[begin Input records]

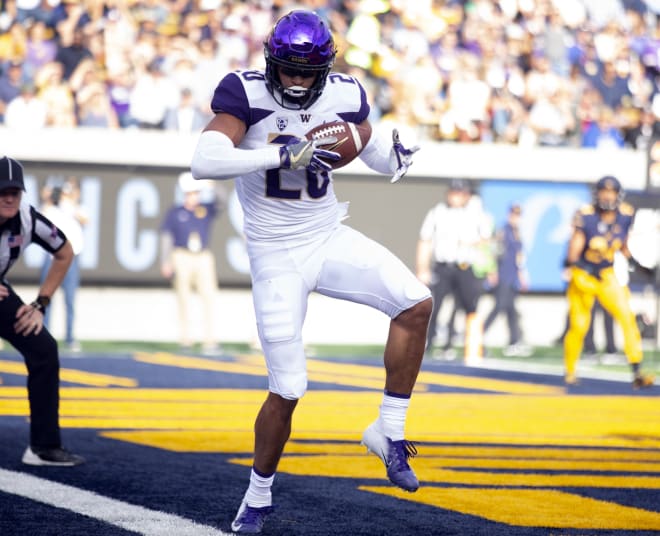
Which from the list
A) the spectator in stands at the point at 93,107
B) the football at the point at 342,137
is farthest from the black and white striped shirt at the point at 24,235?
the spectator in stands at the point at 93,107

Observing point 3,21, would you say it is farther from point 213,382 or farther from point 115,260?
point 213,382

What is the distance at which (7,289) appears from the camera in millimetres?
7219

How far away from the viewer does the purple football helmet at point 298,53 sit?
17.6 ft

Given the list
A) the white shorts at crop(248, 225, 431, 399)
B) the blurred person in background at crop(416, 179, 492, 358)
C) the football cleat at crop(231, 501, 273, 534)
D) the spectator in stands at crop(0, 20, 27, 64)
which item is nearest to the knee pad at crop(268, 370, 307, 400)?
the white shorts at crop(248, 225, 431, 399)

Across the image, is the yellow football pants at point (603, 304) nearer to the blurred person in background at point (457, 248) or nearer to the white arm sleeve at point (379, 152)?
the blurred person in background at point (457, 248)

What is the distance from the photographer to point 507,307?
1750cm

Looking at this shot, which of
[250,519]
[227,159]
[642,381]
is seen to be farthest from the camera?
[642,381]

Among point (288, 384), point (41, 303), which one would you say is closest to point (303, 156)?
point (288, 384)

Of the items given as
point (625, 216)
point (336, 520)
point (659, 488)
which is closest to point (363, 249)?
point (336, 520)

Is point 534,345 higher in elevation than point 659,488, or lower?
lower

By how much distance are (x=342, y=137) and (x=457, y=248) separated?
9738 mm

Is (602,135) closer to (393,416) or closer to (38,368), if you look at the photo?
(38,368)

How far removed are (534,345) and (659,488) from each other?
1209 cm

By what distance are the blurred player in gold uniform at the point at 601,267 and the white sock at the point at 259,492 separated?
772 centimetres
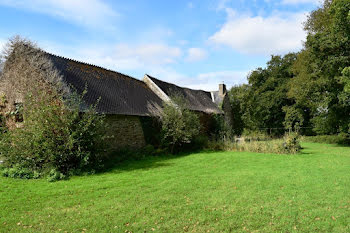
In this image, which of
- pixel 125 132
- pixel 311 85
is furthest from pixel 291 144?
pixel 125 132

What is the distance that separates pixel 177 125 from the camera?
1591 cm

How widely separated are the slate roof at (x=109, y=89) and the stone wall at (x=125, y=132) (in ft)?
1.46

[end Input records]

-- What the exercise asks --
Rewrite all of the records, replacing "photographer" with "camera operator" and keeping everything else the same. Leave the pictures out of your answer.

-- Written solution --
Which from the list
A) the spectator in stands at the point at 93,107
B) the football at the point at 342,137
is farthest from the black and white striped shirt at the point at 24,235?
the spectator in stands at the point at 93,107

Observing point 3,21, would you say it is farther from point 213,382 or farther from point 115,260?
point 213,382

What is the distance at which (7,289) appears from the camera in millimetres?
7219

How far away from the viewer does the purple football helmet at point 298,53 sit?
17.6 ft

Given the list
A) the white shorts at crop(248, 225, 431, 399)
B) the blurred person in background at crop(416, 179, 492, 358)
C) the football cleat at crop(231, 501, 273, 534)
D) the spectator in stands at crop(0, 20, 27, 64)
which item is nearest to the knee pad at crop(268, 370, 307, 400)?
the white shorts at crop(248, 225, 431, 399)

Across the image, is the yellow football pants at point (603, 304) nearer to the blurred person in background at point (457, 248) or nearer to the white arm sleeve at point (379, 152)?
the blurred person in background at point (457, 248)

What is the distance from the camera operator to point 507,307?
1750cm

Looking at this shot, which of
[250,519]
[227,159]
[642,381]
is seen to be farthest from the camera?
[642,381]

Among point (288, 384), point (41, 303), which one would you say is closest to point (303, 156)?
point (288, 384)

Of the items given as
point (625, 216)
point (336, 520)
point (659, 488)
which is closest to point (363, 249)?
point (336, 520)

Is point 534,345 higher in elevation than point 659,488, or lower?
lower

By how much distance are (x=342, y=137) and (x=457, y=248) separated?
9738 mm

Is (602,135) closer to (393,416) or closer to (38,368), if you look at the photo?
(38,368)

How far removed are (534,345) and (659,488) from each other?
1209 cm

By what distance are the blurred player in gold uniform at the point at 601,267 and the white sock at the point at 259,492 separated?
772 centimetres
In this image, which of
- pixel 125 132
- pixel 311 85
is furthest from pixel 291 144?
pixel 125 132

What is the distance that separates pixel 177 125 from the camera?
1591 cm

How widely separated are the slate roof at (x=109, y=89) and the stone wall at (x=125, y=132) (in ft)?
1.46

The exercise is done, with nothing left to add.